Extrait choisi -
****

Paris Swing Orchestra

Distribution
Socadisc.
Voici un disque qui fait honneur au jazz français.
Bien que l’on ait déjà pu apprécier le
dynamisme et les qualités du Paris Swing Orchestra,
on ne peut qu’être agréablement surpris par la
réalisation d’un tel album. En effet, dans le
cadre des célébrations du cinquantenaire de la
disparition de Sidney Bechet, il fallait un certain
culot pour écrire des orchestrations de
“tubes“ tels que Petite fleur et Dans les
rues d’Antibes ! Un grand coup de chapeau,
donc, à Marc Richard et Jean-Pierre Dumontier. Mais,
disons-le d’emblée, cette entreprise prend
toute sa valeur grâce au talent d’un magicien
du saxophone, j’ai nommé Monsieur André
Villéger.
Avant d’analyser plus en détail ces douze
interprétations, j’aimerais mettre
l’accent sur le choix judicieux des thèmes,
alternant avec bonheur des compositions de la période
“française“ de Sidney avec des morceaux
de sa période “américaine“ enregistrés
avant la deuxième guerre mondiale.
Promenade aux Champs Elysées. Dès les premières
mesures, on est frappé par la couleur sonore du big
band qui n’est pas sans évoquer la grande
époque de Jimmie Lunceford (avec un réjouissant trio
de trombones). Après une improvisation d’André
Villéger pleine de musicalité en même temps que
d’audace (Oh ! Les belles quintes
diminuées…), la promenade se conclut avec
élégance par un dialogue entre cuivres et anches du
plus bel effet.
Buddy Bolden Stomp. Après avoir apprécié le chorus de
trombone de Patrick Bacqueville (qui sait à coup sûr
ce que le mot “swing“ veut dire), je ne
peux m’empêcher d’imaginer Wellman Braud
et Pops Foster au paradis des jazzmen (je suis sûr
qu’il y en a un…) se régalant à
l’écoute du slapping de Gilles Chevaucherie. Le
morceau se termine par un solo d’André Villéger
dont émane une flamme digne du
maître.
Avec Chant Of The
Night, on entre de plain-pied dans le vif du sujet.
Il s’agit bien là d’une re-création du
magnifique thème de Bechet dont Villéger a si bien
assimilé le lyrisme et dans lequel il nous gratifie
d’un solo qui met en relief
“l’esprit“ de cette musique
plutôt que d’en reprendre la
“lettre“. Soulignons au passage les
interventions de guitare enveloppées de moelleux
backgrounds de cuivres, fort bien venues dans cette
évocation des séances d’avant-guerre.
Suey est exposé par l’orchestre avec une
légèreté et une fraîcheur réjouissantes. Le vocal et
le chorus de ténor qui suit sont tout à fait dans le
style des petites formations de l’époque. On
notera à nouveau avec quel à-propos André Villéger
invente des phrases dans le plus pur esprit de
Bechet.

****

Données fournies -
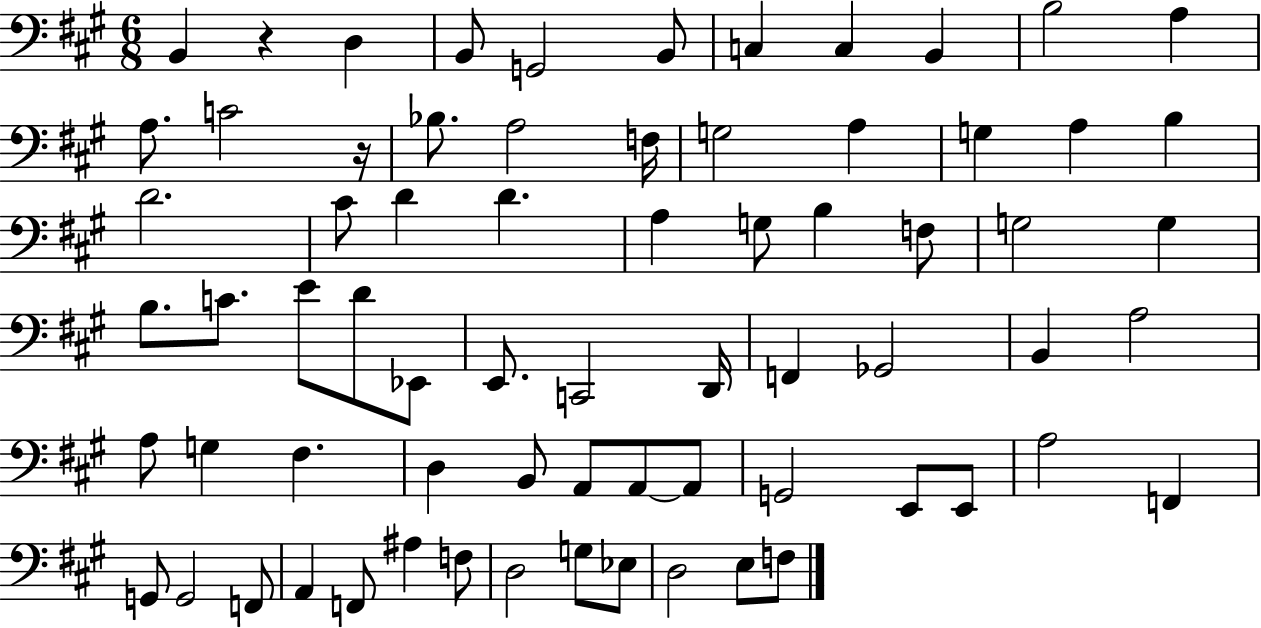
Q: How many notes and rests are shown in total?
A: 70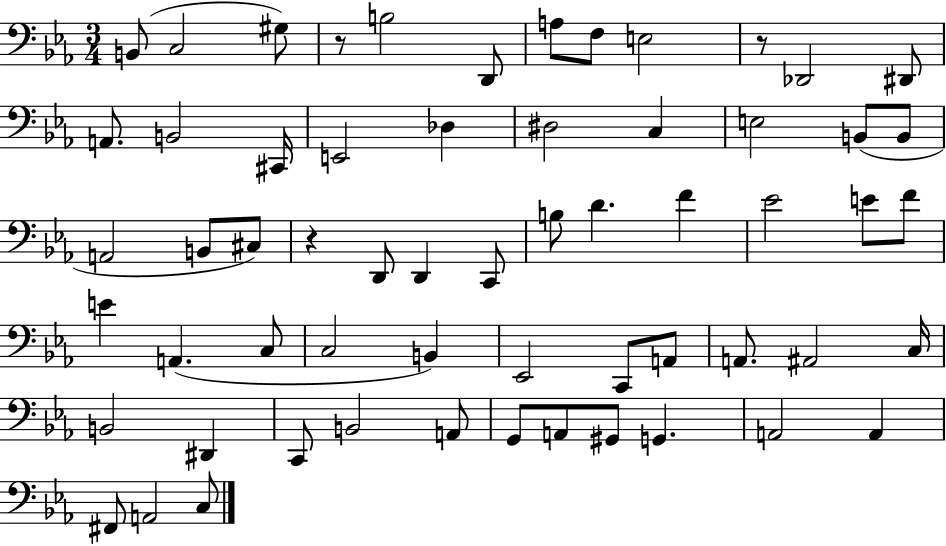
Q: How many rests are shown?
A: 3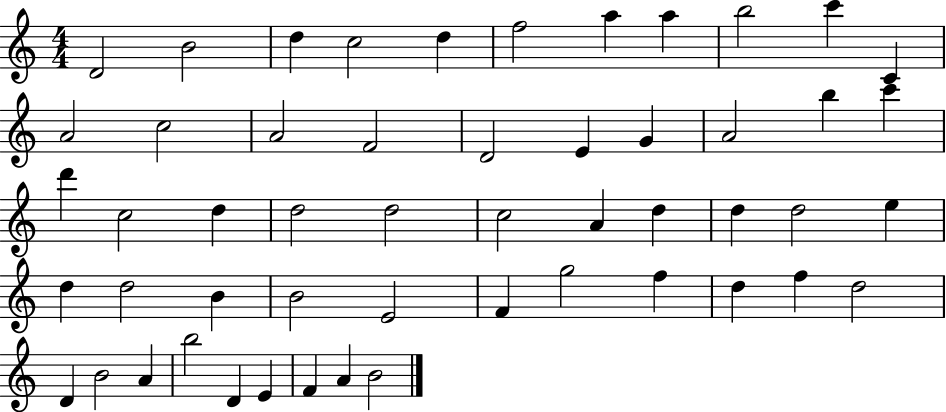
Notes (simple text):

D4/h B4/h D5/q C5/h D5/q F5/h A5/q A5/q B5/h C6/q C4/q A4/h C5/h A4/h F4/h D4/h E4/q G4/q A4/h B5/q C6/q D6/q C5/h D5/q D5/h D5/h C5/h A4/q D5/q D5/q D5/h E5/q D5/q D5/h B4/q B4/h E4/h F4/q G5/h F5/q D5/q F5/q D5/h D4/q B4/h A4/q B5/h D4/q E4/q F4/q A4/q B4/h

****

Consignes -
1. Recopiez, dans la critique de l'album du Paris Swing Orchestra, le passage qui s'ouvre sur les mots contenant « Promenade aux Champs » et se termine par « plus bel effet. ».
2. Rédigez la suite de la critique de l'album du Paris Swing Orchestra, à partir de sa dernière phrase.

Ensemble des réponses -
1.
Promenade aux Champs Elysées. Dès les premières
mesures, on est frappé par la couleur sonore du big
band qui n’est pas sans évoquer la grande
époque de Jimmie Lunceford (avec un réjouissant trio
de trombones). Après une improvisation d’André
Villéger pleine de musicalité en même temps que
d’audace (Oh ! Les belles quintes
diminuées…), la promenade se conclut avec
élégance par un dialogue entre cuivres et anches du
plus bel effet.

2.
Cette remarque s’applique également à la
composition de Gershwin, Summertime, qui,
rappelons-le, était un cheval de bataille de Sidney.
L’astucieuse orchestration de Marc Richard nous
replonge dans l’atmosphère du fameux Nightmare
d’Artie Shaw.
Pour avoir si souvent subi l’exécution des Rues
d’Antibes par des orchestres soi-disant
“New Orleans“ lors de parades ou
d’animations dans les “festivals
off“, on ne peut que se réjouir à
l’écoute de l’arrangement de J.P.
Dumontier que n’aurait pas désavoué un certain
Fletcher Henderson. En prime, nous avons droit à un
beau chorus de trompette de Michel Bonnet.
Bien que faisant référence à une formation
relativement étoffée, l’exposé de Southern
Sunset en grande formation me paraît moins
convaincant. Peut-être est-ce dû à un tempo
légèrement plus rapide que l’original. Quoi
qu’il en soit, un chase inattendu entre le
soprano et la clarinette ajoute un certain côté
pittoresque à cette interprétation, mais on
s’éloigne quelque peu ici de l’esthétique
de Bechet.
Strange Fruit. Avec ce morceau qui fut popularisé par
Billie Holiday et dont Sidney avait enregistré en
trio une sublime version, nous entrons dans un
univers particulièrement envoûtant. Après une
introduction de piano pleine de poésie, Villéger
empoigne le thème dans une envolée lyrique qui
souligne à merveille le côté “tsigane“ de
Bechet dans ce genre d’interprétation.
Big Chief donne lieu à un swingant exposé par
l’orchestre sur un thème qui ne s’y prête
pas particulièrement. Après de plaisants chorus de
Michel Bonnet, Nicolas Montier et Patrick
Bacqueville, il faut souligner à nouveau avec quel
naturel Villéger improvise dans le style de Bechet.
Petite fleur. Merci au Paris Swing Orchestra
d’avoir donné une nouvelle vie à ce thème ultra
rabâché. Quelle musicalité dans l’intro au
soprano et l’exposé du thème ! Après un
superbe tutti de saxes dû à la plume de Marc Richard,
Nicolas Montier se lance dans une fougueuse
improvisation sur laquelle plane l’ombre du
grand Coleman Hawkins. Reprise du thème pleine de
sensibilité qui se termine par une fulgurante coda à
la hauteur de l’introduction.
Bonne idée que d’avoir repris ce Viper Mad qui
sent bon l’ambiance des petites formations de
Noble Sissle. C’est assurément une des plages
qui balance le plus. Bravo à Patrick Bacqueville et
Michel Bonnet qui nous restituent si bien cette
atmosphère.
En attendant le jour, une des plus belles mélodies
composées par Sidney durant son séjour parisien,
conclut avec bonheur, dans un climat très Glenn
Miller, ce vibrant hommage rendu à Sidney Bechet.
Croyez-moi, chers lecteurs de Jazz Classique, il ne
vous reste qu’une chose à faire : acheter
le disque !
Gérard Badini
(Jazz Classique
n°57)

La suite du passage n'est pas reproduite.